Common bases of logarithms and values where logarithms aren’t defined

Base 10 logs

But sometimes you’ll see logs written with no base at all, something like this:

???\log{(100)}=2???

When there’s no base on the log, it means that you’re dealing with the common logarithm, which always has a base of ???10???. ???\log_{10}??? is such a commonly used log in the real world, that we’ve decided to save ourselves some time and just simplify ???\log_{10}??? to just ???\log???, and understand that the base-???10??? is implied. Which means that we can rewrite ???\log{(100)}=2??? as

???\log{(100)}=2???

???\log_{10}{(100)}=2???

???10^2=100???

Base e logs

It’s possible to have a logarithm that has a base called “e.” e is actually Euler’s number, and it’s a constant that’s equal to about ???2.71???. Here are a few more digits of ???e???.

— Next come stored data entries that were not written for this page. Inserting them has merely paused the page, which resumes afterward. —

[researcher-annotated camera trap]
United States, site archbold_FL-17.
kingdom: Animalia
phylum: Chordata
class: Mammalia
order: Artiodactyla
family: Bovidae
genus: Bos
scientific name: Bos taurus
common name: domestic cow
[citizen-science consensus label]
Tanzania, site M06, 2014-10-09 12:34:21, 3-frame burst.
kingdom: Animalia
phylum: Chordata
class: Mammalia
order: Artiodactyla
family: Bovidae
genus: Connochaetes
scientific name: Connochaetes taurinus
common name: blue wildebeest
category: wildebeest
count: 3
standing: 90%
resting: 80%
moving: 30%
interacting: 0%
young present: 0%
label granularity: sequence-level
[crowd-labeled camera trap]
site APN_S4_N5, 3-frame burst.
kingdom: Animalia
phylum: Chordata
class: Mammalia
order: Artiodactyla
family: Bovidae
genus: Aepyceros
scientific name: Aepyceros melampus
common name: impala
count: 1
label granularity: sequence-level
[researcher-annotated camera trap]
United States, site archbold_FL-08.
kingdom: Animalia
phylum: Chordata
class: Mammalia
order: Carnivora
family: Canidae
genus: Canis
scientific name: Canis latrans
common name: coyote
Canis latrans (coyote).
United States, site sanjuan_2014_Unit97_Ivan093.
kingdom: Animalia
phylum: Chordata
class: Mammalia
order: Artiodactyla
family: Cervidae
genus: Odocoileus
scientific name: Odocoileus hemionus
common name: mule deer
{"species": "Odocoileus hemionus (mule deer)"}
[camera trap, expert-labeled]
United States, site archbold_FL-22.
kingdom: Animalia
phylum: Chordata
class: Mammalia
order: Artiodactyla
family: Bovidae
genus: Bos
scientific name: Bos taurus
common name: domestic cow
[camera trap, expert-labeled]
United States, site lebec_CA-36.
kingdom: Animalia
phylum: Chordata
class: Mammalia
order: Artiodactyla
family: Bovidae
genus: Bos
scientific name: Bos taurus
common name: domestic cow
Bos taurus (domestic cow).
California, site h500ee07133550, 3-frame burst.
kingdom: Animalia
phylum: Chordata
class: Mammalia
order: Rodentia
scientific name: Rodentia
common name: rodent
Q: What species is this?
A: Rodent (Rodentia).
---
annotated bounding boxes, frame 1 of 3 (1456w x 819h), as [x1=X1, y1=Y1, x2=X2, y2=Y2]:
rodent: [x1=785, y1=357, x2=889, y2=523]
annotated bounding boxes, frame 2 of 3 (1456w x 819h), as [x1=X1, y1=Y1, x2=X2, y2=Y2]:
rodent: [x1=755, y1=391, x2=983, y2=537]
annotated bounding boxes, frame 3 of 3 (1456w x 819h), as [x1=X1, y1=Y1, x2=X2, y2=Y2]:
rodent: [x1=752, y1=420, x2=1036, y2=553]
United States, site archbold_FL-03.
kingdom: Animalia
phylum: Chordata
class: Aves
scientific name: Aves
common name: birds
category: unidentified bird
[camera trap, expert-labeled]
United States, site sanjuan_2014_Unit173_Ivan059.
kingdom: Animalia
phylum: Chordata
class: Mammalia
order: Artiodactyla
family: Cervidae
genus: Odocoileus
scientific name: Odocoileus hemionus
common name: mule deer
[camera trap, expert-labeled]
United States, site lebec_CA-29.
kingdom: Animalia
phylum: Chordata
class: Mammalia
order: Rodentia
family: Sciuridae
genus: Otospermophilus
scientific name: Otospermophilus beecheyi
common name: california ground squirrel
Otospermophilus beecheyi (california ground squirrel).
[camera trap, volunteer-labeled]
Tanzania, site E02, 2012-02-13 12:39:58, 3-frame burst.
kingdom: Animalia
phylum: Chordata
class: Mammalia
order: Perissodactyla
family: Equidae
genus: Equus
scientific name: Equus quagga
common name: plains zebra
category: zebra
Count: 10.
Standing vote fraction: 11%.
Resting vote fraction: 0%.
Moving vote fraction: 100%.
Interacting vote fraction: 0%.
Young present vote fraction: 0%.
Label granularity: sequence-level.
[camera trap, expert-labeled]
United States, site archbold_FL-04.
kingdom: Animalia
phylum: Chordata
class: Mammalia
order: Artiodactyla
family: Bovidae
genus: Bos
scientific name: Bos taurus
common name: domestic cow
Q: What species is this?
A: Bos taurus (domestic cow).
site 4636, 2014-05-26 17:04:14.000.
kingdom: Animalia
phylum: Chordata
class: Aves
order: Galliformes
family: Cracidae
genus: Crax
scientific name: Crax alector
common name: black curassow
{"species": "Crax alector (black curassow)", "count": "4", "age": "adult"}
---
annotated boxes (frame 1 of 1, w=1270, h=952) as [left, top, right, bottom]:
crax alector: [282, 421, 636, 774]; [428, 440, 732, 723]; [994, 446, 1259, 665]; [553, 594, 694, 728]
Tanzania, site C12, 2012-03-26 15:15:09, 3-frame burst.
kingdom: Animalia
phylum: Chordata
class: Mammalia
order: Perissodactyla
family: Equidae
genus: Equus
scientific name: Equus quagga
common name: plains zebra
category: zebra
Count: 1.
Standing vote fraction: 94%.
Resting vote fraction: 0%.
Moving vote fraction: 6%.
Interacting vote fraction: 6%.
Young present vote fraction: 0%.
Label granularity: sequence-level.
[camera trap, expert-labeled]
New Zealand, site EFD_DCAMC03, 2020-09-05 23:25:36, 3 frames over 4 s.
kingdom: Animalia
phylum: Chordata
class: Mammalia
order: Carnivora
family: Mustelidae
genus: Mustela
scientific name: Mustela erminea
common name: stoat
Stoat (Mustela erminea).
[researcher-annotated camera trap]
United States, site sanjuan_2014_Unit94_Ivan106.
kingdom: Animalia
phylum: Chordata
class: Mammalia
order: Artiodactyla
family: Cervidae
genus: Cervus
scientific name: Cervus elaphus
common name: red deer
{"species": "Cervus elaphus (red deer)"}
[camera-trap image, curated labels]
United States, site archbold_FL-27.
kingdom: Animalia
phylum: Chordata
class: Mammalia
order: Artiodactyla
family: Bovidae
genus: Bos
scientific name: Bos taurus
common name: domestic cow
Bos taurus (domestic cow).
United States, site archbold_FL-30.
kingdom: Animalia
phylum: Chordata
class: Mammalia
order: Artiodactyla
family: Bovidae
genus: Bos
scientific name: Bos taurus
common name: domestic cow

???e\approx2.7182818284590452353602874713527...???

Like ???\pi???, ???e??? is an irrational number, such that its digits go on forever and don’t repeat. Any logarithm with base ???e??? is a natural logarithm, and we write the log with ???\ln??? instead of ???\log???. In other words,

???\log_e{(x)}=\ln{(x)}???

Because ???e??? is the base, whenever we have a natural log, we’re asking “How many times do we need to multiply ???e??? by itself in order to get a certain result. For instance,

???\ln{(54.598)}=\log_e{(54.598)}\approx4??? because ???e^4\approx2.71828^4\approx54.598???